-- START --

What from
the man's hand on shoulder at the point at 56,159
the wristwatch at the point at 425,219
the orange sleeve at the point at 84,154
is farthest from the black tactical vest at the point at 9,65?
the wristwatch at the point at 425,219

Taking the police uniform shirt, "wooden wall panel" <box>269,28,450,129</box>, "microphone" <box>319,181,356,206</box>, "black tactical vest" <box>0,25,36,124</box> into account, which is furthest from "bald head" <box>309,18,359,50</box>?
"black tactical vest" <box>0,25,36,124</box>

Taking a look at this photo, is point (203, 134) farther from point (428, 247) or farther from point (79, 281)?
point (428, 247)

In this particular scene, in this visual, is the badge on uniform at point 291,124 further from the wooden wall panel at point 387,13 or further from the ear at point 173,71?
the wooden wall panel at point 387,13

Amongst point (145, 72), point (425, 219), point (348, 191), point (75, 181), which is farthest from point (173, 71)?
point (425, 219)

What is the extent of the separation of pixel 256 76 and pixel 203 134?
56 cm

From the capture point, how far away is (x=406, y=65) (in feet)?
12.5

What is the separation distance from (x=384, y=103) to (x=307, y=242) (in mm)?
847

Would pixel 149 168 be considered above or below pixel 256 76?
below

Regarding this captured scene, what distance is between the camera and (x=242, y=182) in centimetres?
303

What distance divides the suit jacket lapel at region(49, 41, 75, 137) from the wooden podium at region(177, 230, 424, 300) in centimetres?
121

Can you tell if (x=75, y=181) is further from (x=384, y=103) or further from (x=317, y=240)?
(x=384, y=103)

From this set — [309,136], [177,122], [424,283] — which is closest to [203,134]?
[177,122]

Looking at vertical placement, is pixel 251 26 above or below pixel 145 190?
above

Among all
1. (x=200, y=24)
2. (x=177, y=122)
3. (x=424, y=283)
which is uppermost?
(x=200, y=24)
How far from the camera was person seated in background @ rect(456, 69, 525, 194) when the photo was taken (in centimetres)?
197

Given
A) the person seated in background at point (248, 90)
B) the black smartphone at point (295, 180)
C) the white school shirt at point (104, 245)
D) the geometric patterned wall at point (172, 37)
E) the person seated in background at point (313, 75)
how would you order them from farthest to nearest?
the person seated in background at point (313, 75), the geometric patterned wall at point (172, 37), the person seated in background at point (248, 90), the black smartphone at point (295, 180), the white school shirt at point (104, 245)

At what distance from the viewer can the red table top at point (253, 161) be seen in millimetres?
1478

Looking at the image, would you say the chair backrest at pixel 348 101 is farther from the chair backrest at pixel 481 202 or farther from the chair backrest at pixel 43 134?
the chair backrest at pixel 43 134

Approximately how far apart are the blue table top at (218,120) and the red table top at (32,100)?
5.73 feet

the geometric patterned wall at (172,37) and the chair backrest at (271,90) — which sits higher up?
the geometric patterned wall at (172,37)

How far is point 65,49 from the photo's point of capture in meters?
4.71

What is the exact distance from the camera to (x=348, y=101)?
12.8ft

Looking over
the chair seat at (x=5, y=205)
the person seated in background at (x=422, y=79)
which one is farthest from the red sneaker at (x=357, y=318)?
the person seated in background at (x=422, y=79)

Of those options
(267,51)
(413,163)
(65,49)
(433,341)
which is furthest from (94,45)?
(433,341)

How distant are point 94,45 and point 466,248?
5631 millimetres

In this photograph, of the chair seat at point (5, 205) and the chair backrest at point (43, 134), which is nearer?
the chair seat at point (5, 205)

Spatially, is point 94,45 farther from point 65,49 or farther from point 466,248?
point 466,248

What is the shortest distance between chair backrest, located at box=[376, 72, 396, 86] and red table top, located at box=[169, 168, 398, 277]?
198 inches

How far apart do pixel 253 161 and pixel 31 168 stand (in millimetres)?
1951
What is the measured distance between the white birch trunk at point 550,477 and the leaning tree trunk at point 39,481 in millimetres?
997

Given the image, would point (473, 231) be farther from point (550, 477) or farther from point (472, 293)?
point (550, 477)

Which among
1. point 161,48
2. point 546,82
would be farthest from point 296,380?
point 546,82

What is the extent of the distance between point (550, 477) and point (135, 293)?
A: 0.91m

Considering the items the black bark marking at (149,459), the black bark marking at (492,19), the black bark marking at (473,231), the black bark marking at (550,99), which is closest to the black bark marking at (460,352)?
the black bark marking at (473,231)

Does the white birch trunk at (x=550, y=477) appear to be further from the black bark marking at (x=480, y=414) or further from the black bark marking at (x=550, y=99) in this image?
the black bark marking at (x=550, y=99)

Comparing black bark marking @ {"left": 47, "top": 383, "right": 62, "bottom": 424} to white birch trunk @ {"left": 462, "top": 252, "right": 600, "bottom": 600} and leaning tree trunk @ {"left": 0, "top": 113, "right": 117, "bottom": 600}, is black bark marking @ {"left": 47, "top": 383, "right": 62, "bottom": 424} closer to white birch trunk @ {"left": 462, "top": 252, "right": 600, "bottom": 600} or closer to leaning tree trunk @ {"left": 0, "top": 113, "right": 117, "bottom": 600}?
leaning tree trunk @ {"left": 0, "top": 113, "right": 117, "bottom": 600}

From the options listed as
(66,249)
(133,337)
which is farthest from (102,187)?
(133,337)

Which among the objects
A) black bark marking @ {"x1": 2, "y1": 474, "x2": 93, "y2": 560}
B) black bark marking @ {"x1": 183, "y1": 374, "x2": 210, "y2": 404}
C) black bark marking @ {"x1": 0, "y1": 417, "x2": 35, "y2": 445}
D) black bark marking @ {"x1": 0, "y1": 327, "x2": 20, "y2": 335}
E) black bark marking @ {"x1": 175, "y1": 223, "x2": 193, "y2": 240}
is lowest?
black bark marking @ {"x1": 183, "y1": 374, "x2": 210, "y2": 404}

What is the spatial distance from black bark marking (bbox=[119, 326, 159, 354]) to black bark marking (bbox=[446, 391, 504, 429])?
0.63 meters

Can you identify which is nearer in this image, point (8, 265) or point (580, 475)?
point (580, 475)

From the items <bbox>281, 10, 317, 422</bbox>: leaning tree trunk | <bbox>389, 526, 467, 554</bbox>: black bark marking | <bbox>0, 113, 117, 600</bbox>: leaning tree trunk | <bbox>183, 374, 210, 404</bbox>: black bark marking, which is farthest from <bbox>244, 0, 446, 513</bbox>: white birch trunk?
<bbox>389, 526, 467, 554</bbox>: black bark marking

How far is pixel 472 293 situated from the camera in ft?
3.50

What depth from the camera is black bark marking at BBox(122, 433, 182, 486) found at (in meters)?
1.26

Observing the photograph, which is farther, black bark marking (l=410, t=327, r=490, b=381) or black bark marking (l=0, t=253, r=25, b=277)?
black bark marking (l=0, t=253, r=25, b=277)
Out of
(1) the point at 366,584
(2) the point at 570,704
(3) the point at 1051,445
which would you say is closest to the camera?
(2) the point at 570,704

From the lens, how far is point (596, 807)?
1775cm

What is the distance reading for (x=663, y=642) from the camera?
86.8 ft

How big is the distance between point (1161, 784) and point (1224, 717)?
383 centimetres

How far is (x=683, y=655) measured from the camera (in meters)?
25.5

-- END --

**Instructions to follow:** Restate the whole of the material exactly.

**Result of this task:**
What from
the man's hand on shoulder at the point at 56,159
the wristwatch at the point at 425,219
the orange sleeve at the point at 84,154
is farthest from the black tactical vest at the point at 9,65?
the wristwatch at the point at 425,219

Taking the police uniform shirt, "wooden wall panel" <box>269,28,450,129</box>, "microphone" <box>319,181,356,206</box>, "black tactical vest" <box>0,25,36,124</box> into account, which is furthest from "bald head" <box>309,18,359,50</box>?
"black tactical vest" <box>0,25,36,124</box>

Taking a look at this photo, is point (203, 134) farther from point (428, 247) or farther from point (79, 281)?
point (428, 247)

In this particular scene, in this visual, is the badge on uniform at point 291,124 further from the wooden wall panel at point 387,13 or further from the ear at point 173,71?
the wooden wall panel at point 387,13

Amongst point (145, 72), point (425, 219), point (348, 191), point (75, 181), which is farthest from point (173, 71)?
point (425, 219)

What is the extent of the separation of pixel 256 76 and pixel 203 134?
56 cm

From the capture point, how far away is (x=406, y=65) (in feet)?
12.5

What is the separation distance from (x=384, y=103) to (x=307, y=242) (in mm)?
847

Would pixel 149 168 be considered above or below pixel 256 76?
below

Regarding this captured scene, what distance is between the camera and (x=242, y=182) in centimetres?
303

What distance divides the suit jacket lapel at region(49, 41, 75, 137) from the wooden podium at region(177, 230, 424, 300) in centimetres?
121

Can you tell if (x=75, y=181) is further from (x=384, y=103) or further from (x=317, y=240)?
(x=384, y=103)

From this set — [309,136], [177,122], [424,283] — which is closest to [203,134]?
[177,122]

Looking at vertical placement, is pixel 251 26 above or below pixel 145 190?
above

Among all
1. (x=200, y=24)
2. (x=177, y=122)
3. (x=424, y=283)
which is uppermost?
(x=200, y=24)
How far from the camera was person seated in background @ rect(456, 69, 525, 194) when the photo was taken (in centimetres)?
197

Given
A) the person seated in background at point (248, 90)
B) the black smartphone at point (295, 180)
C) the white school shirt at point (104, 245)
D) the geometric patterned wall at point (172, 37)
E) the person seated in background at point (313, 75)
how would you order them from farthest to nearest?
the person seated in background at point (313, 75), the geometric patterned wall at point (172, 37), the person seated in background at point (248, 90), the black smartphone at point (295, 180), the white school shirt at point (104, 245)

At what distance from the viewer can the red table top at point (253, 161) be seen in millimetres?
1478

Looking at the image, would you say the chair backrest at pixel 348 101 is farther from the chair backrest at pixel 481 202 or farther from the chair backrest at pixel 43 134?
the chair backrest at pixel 43 134

Approximately how far apart are the blue table top at (218,120) and the red table top at (32,100)?
5.73 feet

the geometric patterned wall at (172,37) and the chair backrest at (271,90) — which sits higher up?
the geometric patterned wall at (172,37)

How far is point 65,49 from the photo's point of capture in meters?
4.71

What is the exact distance from the camera to (x=348, y=101)?
12.8ft

Looking over
the chair seat at (x=5, y=205)
the person seated in background at (x=422, y=79)
which one is farthest from the red sneaker at (x=357, y=318)?
the person seated in background at (x=422, y=79)

Of those options
(267,51)
(413,163)
(65,49)
(433,341)
which is furthest from (94,45)?
(433,341)

How distant are point 94,45 and point 466,248?
5631 millimetres

In this photograph, of the chair seat at point (5, 205) and the chair backrest at point (43, 134), which is nearer?
the chair seat at point (5, 205)

Spatially, is point 94,45 farther from point 65,49 or farther from point 466,248?
point 466,248

What is the shortest distance between chair backrest, located at box=[376, 72, 396, 86] and red table top, located at box=[169, 168, 398, 277]?
198 inches

How far apart do pixel 253 161 and pixel 31 168 stand (in millimetres)?
1951
What is the measured distance between the white birch trunk at point 550,477 and the leaning tree trunk at point 39,481 in millimetres?
997

Given the image, would point (473, 231) be farther from point (550, 477) or farther from point (472, 293)?
point (550, 477)

Which among
1. point 161,48
2. point 546,82
would be farthest from point 296,380?
point 546,82

What is the extent of the distance between point (550, 477) and point (135, 293)?
A: 0.91m

Considering the items the black bark marking at (149,459), the black bark marking at (492,19), the black bark marking at (473,231), the black bark marking at (550,99), which is closest to the black bark marking at (460,352)?
the black bark marking at (473,231)

Does the white birch trunk at (x=550, y=477) appear to be further from the black bark marking at (x=480, y=414) or further from the black bark marking at (x=550, y=99) in this image?
the black bark marking at (x=550, y=99)

Comparing black bark marking @ {"left": 47, "top": 383, "right": 62, "bottom": 424} to white birch trunk @ {"left": 462, "top": 252, "right": 600, "bottom": 600} and leaning tree trunk @ {"left": 0, "top": 113, "right": 117, "bottom": 600}, is black bark marking @ {"left": 47, "top": 383, "right": 62, "bottom": 424} closer to white birch trunk @ {"left": 462, "top": 252, "right": 600, "bottom": 600} or closer to leaning tree trunk @ {"left": 0, "top": 113, "right": 117, "bottom": 600}?
leaning tree trunk @ {"left": 0, "top": 113, "right": 117, "bottom": 600}

From the options listed as
(66,249)
(133,337)
which is farthest from (102,187)?
(133,337)

Which among the objects
A) black bark marking @ {"x1": 2, "y1": 474, "x2": 93, "y2": 560}
B) black bark marking @ {"x1": 183, "y1": 374, "x2": 210, "y2": 404}
C) black bark marking @ {"x1": 0, "y1": 417, "x2": 35, "y2": 445}
D) black bark marking @ {"x1": 0, "y1": 327, "x2": 20, "y2": 335}
E) black bark marking @ {"x1": 175, "y1": 223, "x2": 193, "y2": 240}
is lowest?
black bark marking @ {"x1": 183, "y1": 374, "x2": 210, "y2": 404}

What is the spatial distance from black bark marking (bbox=[119, 326, 159, 354]) to black bark marking (bbox=[446, 391, 504, 429])?
0.63 meters

Can you identify which is nearer in this image, point (8, 265) or point (580, 475)?
point (580, 475)

From the items <bbox>281, 10, 317, 422</bbox>: leaning tree trunk | <bbox>389, 526, 467, 554</bbox>: black bark marking | <bbox>0, 113, 117, 600</bbox>: leaning tree trunk | <bbox>183, 374, 210, 404</bbox>: black bark marking, which is farthest from <bbox>244, 0, 446, 513</bbox>: white birch trunk?
<bbox>389, 526, 467, 554</bbox>: black bark marking

How far is pixel 472 293 situated from the camera in ft?
3.50

What depth from the camera is black bark marking at BBox(122, 433, 182, 486) found at (in meters)?
1.26

Observing the photograph, which is farther, black bark marking (l=410, t=327, r=490, b=381) or black bark marking (l=0, t=253, r=25, b=277)?
black bark marking (l=0, t=253, r=25, b=277)
Out of
(1) the point at 366,584
(2) the point at 570,704
(3) the point at 1051,445
which would you say is closest to the camera?
(2) the point at 570,704

From the lens, how far is point (596, 807)?
1775cm

What is the distance reading for (x=663, y=642) from the camera?
86.8 ft

How big is the distance between point (1161, 784) and point (1224, 717)?
383 centimetres

How far is (x=683, y=655) measured from the camera (in meters)?
25.5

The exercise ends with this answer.